Time to biochemical progression predicts second events in high-risk prostate cancer
This study is a secondary analysis of a phase 3 randomized controlled trial involving 413 men with high-risk localized prostate cancer. Patients were randomized to receive androgen deprivation therapy (ADT) alone or ADT plus docetaxel and estramustine (DE). The primary outcome was relapse-free survival (RFS), but the main findings reported here are from parametric survival models and competing-risk analyses examining the prognostic value of time from randomization to biochemical progression (BP).

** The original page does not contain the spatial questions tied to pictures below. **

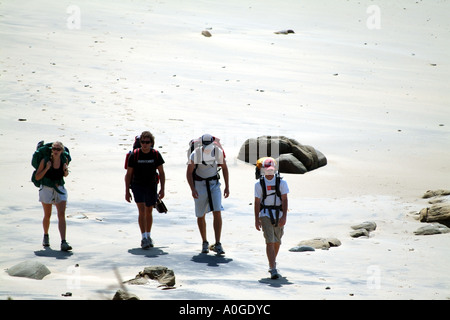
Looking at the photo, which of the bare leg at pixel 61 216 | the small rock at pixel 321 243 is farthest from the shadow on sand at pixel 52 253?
the small rock at pixel 321 243

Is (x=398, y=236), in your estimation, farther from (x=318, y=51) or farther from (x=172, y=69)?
(x=318, y=51)

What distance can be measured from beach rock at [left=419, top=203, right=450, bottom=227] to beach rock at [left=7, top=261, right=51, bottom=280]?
6.65 meters

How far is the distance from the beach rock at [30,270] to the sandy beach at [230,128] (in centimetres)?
10

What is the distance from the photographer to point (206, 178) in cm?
988

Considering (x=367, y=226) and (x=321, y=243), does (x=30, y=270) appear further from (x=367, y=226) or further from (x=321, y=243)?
(x=367, y=226)

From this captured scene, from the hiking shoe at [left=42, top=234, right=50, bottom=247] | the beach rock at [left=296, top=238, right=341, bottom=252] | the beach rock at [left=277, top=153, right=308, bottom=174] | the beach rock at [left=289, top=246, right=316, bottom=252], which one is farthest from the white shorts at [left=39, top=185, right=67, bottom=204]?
the beach rock at [left=277, top=153, right=308, bottom=174]

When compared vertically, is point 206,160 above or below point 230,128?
below

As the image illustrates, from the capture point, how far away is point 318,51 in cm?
3038

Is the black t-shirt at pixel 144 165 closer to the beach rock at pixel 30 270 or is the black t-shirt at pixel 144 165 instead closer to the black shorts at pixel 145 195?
the black shorts at pixel 145 195

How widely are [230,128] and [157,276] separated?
11.3 m

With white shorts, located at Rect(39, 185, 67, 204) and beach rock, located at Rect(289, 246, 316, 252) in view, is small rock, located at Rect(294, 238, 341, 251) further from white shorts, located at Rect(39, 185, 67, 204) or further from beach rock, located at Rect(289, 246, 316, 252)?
white shorts, located at Rect(39, 185, 67, 204)

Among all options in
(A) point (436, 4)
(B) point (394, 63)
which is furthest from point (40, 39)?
(A) point (436, 4)

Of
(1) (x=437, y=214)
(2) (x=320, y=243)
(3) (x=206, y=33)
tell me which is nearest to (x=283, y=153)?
(1) (x=437, y=214)

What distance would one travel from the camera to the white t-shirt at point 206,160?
977 cm
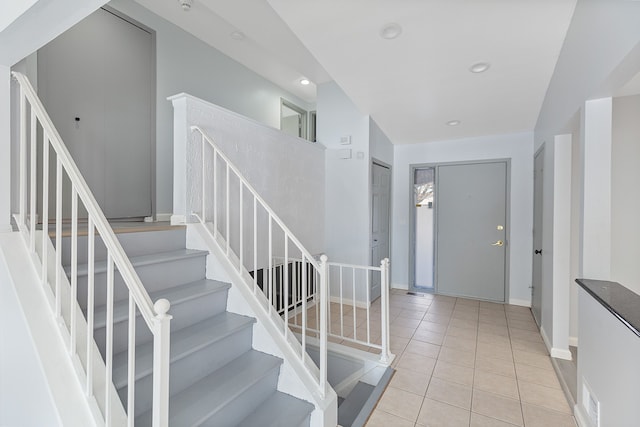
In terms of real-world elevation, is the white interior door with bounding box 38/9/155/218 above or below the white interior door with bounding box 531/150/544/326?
above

In the analysis of RFS, a piecewise-exponential model with two time intervals (0-3 years and ≥3 years) best characterized RFS, with no time-dependent effect of risk factors or treatment. However, for the risk of a second event after BP, a longer time interval from randomization to BP was significantly associated with a lower risk (HR 0.49; 95% CI 0.30-0.79). Similarly, in a competing-risk analysis for metastases, a longer time to BP showed a significant protective effect (sub-HR 0.41; 95% CI 0.23-0.73).

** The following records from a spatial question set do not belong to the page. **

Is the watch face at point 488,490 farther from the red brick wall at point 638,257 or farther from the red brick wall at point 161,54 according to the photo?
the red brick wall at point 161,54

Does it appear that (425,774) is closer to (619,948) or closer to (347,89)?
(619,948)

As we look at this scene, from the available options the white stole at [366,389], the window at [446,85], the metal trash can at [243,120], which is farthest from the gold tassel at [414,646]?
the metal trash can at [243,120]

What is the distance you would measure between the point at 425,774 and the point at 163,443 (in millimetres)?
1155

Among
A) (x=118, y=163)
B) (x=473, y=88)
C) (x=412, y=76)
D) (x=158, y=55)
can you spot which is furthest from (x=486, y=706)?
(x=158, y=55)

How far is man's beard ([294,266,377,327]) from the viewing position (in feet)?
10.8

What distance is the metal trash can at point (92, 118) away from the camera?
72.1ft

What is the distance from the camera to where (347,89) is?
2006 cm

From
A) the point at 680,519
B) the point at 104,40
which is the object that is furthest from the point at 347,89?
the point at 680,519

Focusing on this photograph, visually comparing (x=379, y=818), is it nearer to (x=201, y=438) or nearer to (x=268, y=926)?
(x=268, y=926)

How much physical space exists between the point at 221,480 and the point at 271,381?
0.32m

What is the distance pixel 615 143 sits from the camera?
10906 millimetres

Safety and tolerability data were not reported in this analysis. The study has several limitations: these are secondary analyses, and the results represent associations rather than causal effects. The primary outcome analysis did not show a time-dependent effect of treatment. The protective effect of longer time to BP on second events should not be interpreted as a direct treatment effect.
For clinical practice, the time interval from randomization to biochemical progression appears to be a major prognostic factor for developing local or distant recurrences in patients with high-risk localized prostate cancer. Clinicians should consider this when assessing risk of progression, but these findings require confirmation in prospective studies.